[INSTRUKSI TUGAS]
Sebutkan bahasa yang menurut kutipan teks tentang niat shalat dan takbiratul ihram paling baik dipakai untuk menerjemahkan takbiratul ihram.

[KUTIPAN TEKS]
Niat harus mencakup tiga hal:
1. Bermaksud mengerjakan shalat dan ini diredaksikan dengan kata ” أصلى ” (aku shalat) atau ” أؤدى ” (aku menjalankan shalat). Inti ucapan tersebut adalah bermaksud melakukan shalat. Jika hanya mengucapkannya dalam hati, namun hati kosong dari tujuan mengerjakan shalat, maka niat tidak sah.
2. Menyatakan kefardluan shalat apabila shalatnya fardlu. Hal ini diredaksikan dengan kata ” فرض ” (fardla). Hal ini wajib jika shalatnya fardlu, meskipun fardlu kifayah atau mu’adah (shalat yang diulangi) atau nadzar.
3. Menentukan Shalat. Yakni shalat itu berwaktu atau bersebab. Tidak sah niat shalat yang wajib saat itu karena mencakup shalat gadla. Hal ini diredaksikan dengan kata Zhuhur atau Ashar atau Maghrib atau Isya’ atau Shubuh atau Qabliyah atau Ba’diyah atau Idul Fitri atau Idul Adha atau gerhana matahari atau gerhana rembulan.
Tidak sah berniat sunat shalat Zhuhur sebab Zhuhur memiliki gabliyah dan ba’diyah. Lain halnya shalat Shubuh dan Ashar yang tidak memiliki shalat sunat ba’diyah. Tidak sah juga berniat sunat id atau sunat gerhana sebab tidak menentukan.
Apabila ketiga hal tersebut sudah hadir dalam hati, maka ucapkan “ الله اكبر ” (Allah Maha Besar) tanpa melupakan ketiganya. Apabila shalatnya jama’ah, maka harus ditambah dengan kata ” مأموماً “(makmum) atau ” جماعة ” (jama’ah), sebab dia mengikuti shalat orang lain, maka dia butuh niat.
Kata jama’ah juga layak bagi imam, namun tetap sah makmum berniat jama’ah, karena jama’ah imam lain dengan jama’ah makmum. Untuk shalat sunat mutlak, yaitu shalat yang tidak terikat oleh sebab maupun waktu, cukup berniat shalat saja, sebab sunat mutlak adalah shalat yang paling rendah derajatnya.
Rukun Shalat Kedua Takbiratul Ihram, yaitu mengucapkan ” الله اكبر ” (Allah Maha Besar). Bila seseorang tidak mampu mengucapkannya dengan bahasa Arab dan dia tidak mungkin belajar saat itu, maka dia harus menerjamahkannya dengan bahasa apapun yang dia bisa.
Yang terbaik menerjemahkan takbiratul ihram dengan bahasa Persia, meskipun bukan bahasa orang yang bersangkutan. Tidak boleh beralih ke dzikir yang lain dan dia harus belajar jika mampu, meskipun dengan bepergian.

[DATA TERCATAT]
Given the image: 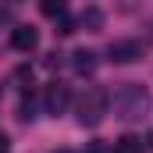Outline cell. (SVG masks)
I'll use <instances>...</instances> for the list:
<instances>
[{"label": "cell", "instance_id": "6da1fadb", "mask_svg": "<svg viewBox=\"0 0 153 153\" xmlns=\"http://www.w3.org/2000/svg\"><path fill=\"white\" fill-rule=\"evenodd\" d=\"M146 107H150V93H146V85H135V82H128V85H121L114 93V111L121 121H139V117L146 114Z\"/></svg>", "mask_w": 153, "mask_h": 153}, {"label": "cell", "instance_id": "7a4b0ae2", "mask_svg": "<svg viewBox=\"0 0 153 153\" xmlns=\"http://www.w3.org/2000/svg\"><path fill=\"white\" fill-rule=\"evenodd\" d=\"M107 107H111V93L100 89V85H93V89H85V96L78 100V121L89 125V128H96V125L103 121V114H107Z\"/></svg>", "mask_w": 153, "mask_h": 153}, {"label": "cell", "instance_id": "3957f363", "mask_svg": "<svg viewBox=\"0 0 153 153\" xmlns=\"http://www.w3.org/2000/svg\"><path fill=\"white\" fill-rule=\"evenodd\" d=\"M68 103H71V93H68V85H61V82H53V85H46V93H43V107H46V114L57 117L68 111Z\"/></svg>", "mask_w": 153, "mask_h": 153}, {"label": "cell", "instance_id": "277c9868", "mask_svg": "<svg viewBox=\"0 0 153 153\" xmlns=\"http://www.w3.org/2000/svg\"><path fill=\"white\" fill-rule=\"evenodd\" d=\"M107 53H111L114 64H132V61L143 57V43H139V39H114Z\"/></svg>", "mask_w": 153, "mask_h": 153}, {"label": "cell", "instance_id": "5b68a950", "mask_svg": "<svg viewBox=\"0 0 153 153\" xmlns=\"http://www.w3.org/2000/svg\"><path fill=\"white\" fill-rule=\"evenodd\" d=\"M11 46L18 50V53H32L39 46V32L32 29V25H18L14 32H11Z\"/></svg>", "mask_w": 153, "mask_h": 153}, {"label": "cell", "instance_id": "8992f818", "mask_svg": "<svg viewBox=\"0 0 153 153\" xmlns=\"http://www.w3.org/2000/svg\"><path fill=\"white\" fill-rule=\"evenodd\" d=\"M71 68H75L78 75H93L96 71V53L93 50H75L71 53Z\"/></svg>", "mask_w": 153, "mask_h": 153}, {"label": "cell", "instance_id": "52a82bcc", "mask_svg": "<svg viewBox=\"0 0 153 153\" xmlns=\"http://www.w3.org/2000/svg\"><path fill=\"white\" fill-rule=\"evenodd\" d=\"M78 25H82L85 32H100V29H103V11H100V7H85V11L78 14Z\"/></svg>", "mask_w": 153, "mask_h": 153}, {"label": "cell", "instance_id": "ba28073f", "mask_svg": "<svg viewBox=\"0 0 153 153\" xmlns=\"http://www.w3.org/2000/svg\"><path fill=\"white\" fill-rule=\"evenodd\" d=\"M114 153H143V139H135V135H121L114 143Z\"/></svg>", "mask_w": 153, "mask_h": 153}, {"label": "cell", "instance_id": "9c48e42d", "mask_svg": "<svg viewBox=\"0 0 153 153\" xmlns=\"http://www.w3.org/2000/svg\"><path fill=\"white\" fill-rule=\"evenodd\" d=\"M64 7H68V0H39V11L46 18H64Z\"/></svg>", "mask_w": 153, "mask_h": 153}, {"label": "cell", "instance_id": "30bf717a", "mask_svg": "<svg viewBox=\"0 0 153 153\" xmlns=\"http://www.w3.org/2000/svg\"><path fill=\"white\" fill-rule=\"evenodd\" d=\"M43 64H46V68H57V64H61V53H50V57H46Z\"/></svg>", "mask_w": 153, "mask_h": 153}, {"label": "cell", "instance_id": "8fae6325", "mask_svg": "<svg viewBox=\"0 0 153 153\" xmlns=\"http://www.w3.org/2000/svg\"><path fill=\"white\" fill-rule=\"evenodd\" d=\"M7 150H11V139H7V135L0 132V153H7Z\"/></svg>", "mask_w": 153, "mask_h": 153}, {"label": "cell", "instance_id": "7c38bea8", "mask_svg": "<svg viewBox=\"0 0 153 153\" xmlns=\"http://www.w3.org/2000/svg\"><path fill=\"white\" fill-rule=\"evenodd\" d=\"M89 153H107V146H100V143H93V146H89Z\"/></svg>", "mask_w": 153, "mask_h": 153}, {"label": "cell", "instance_id": "4fadbf2b", "mask_svg": "<svg viewBox=\"0 0 153 153\" xmlns=\"http://www.w3.org/2000/svg\"><path fill=\"white\" fill-rule=\"evenodd\" d=\"M150 150H153V132H150Z\"/></svg>", "mask_w": 153, "mask_h": 153}, {"label": "cell", "instance_id": "5bb4252c", "mask_svg": "<svg viewBox=\"0 0 153 153\" xmlns=\"http://www.w3.org/2000/svg\"><path fill=\"white\" fill-rule=\"evenodd\" d=\"M57 153H71V150H57Z\"/></svg>", "mask_w": 153, "mask_h": 153}, {"label": "cell", "instance_id": "9a60e30c", "mask_svg": "<svg viewBox=\"0 0 153 153\" xmlns=\"http://www.w3.org/2000/svg\"><path fill=\"white\" fill-rule=\"evenodd\" d=\"M150 29H153V25H150ZM150 36H153V32H150Z\"/></svg>", "mask_w": 153, "mask_h": 153}]
</instances>
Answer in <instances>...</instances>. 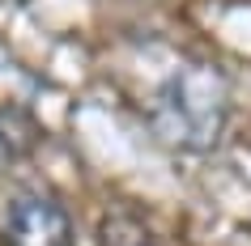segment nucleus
<instances>
[{
	"mask_svg": "<svg viewBox=\"0 0 251 246\" xmlns=\"http://www.w3.org/2000/svg\"><path fill=\"white\" fill-rule=\"evenodd\" d=\"M226 119V93L217 72L209 68H187L158 93V111L153 123L171 144L183 149H209L222 132Z\"/></svg>",
	"mask_w": 251,
	"mask_h": 246,
	"instance_id": "obj_1",
	"label": "nucleus"
},
{
	"mask_svg": "<svg viewBox=\"0 0 251 246\" xmlns=\"http://www.w3.org/2000/svg\"><path fill=\"white\" fill-rule=\"evenodd\" d=\"M0 233L9 246H73V217L51 195L22 191L4 208Z\"/></svg>",
	"mask_w": 251,
	"mask_h": 246,
	"instance_id": "obj_2",
	"label": "nucleus"
}]
</instances>
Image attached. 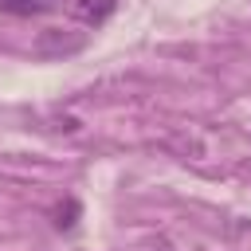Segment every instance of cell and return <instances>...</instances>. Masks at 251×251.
<instances>
[{
    "instance_id": "1",
    "label": "cell",
    "mask_w": 251,
    "mask_h": 251,
    "mask_svg": "<svg viewBox=\"0 0 251 251\" xmlns=\"http://www.w3.org/2000/svg\"><path fill=\"white\" fill-rule=\"evenodd\" d=\"M114 8H118V0H75L71 4V16L78 24H86V27H102L114 16Z\"/></svg>"
},
{
    "instance_id": "2",
    "label": "cell",
    "mask_w": 251,
    "mask_h": 251,
    "mask_svg": "<svg viewBox=\"0 0 251 251\" xmlns=\"http://www.w3.org/2000/svg\"><path fill=\"white\" fill-rule=\"evenodd\" d=\"M51 8H55L51 0H0V12H8V16H39Z\"/></svg>"
}]
</instances>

[HASIL]
Bahasa Persia.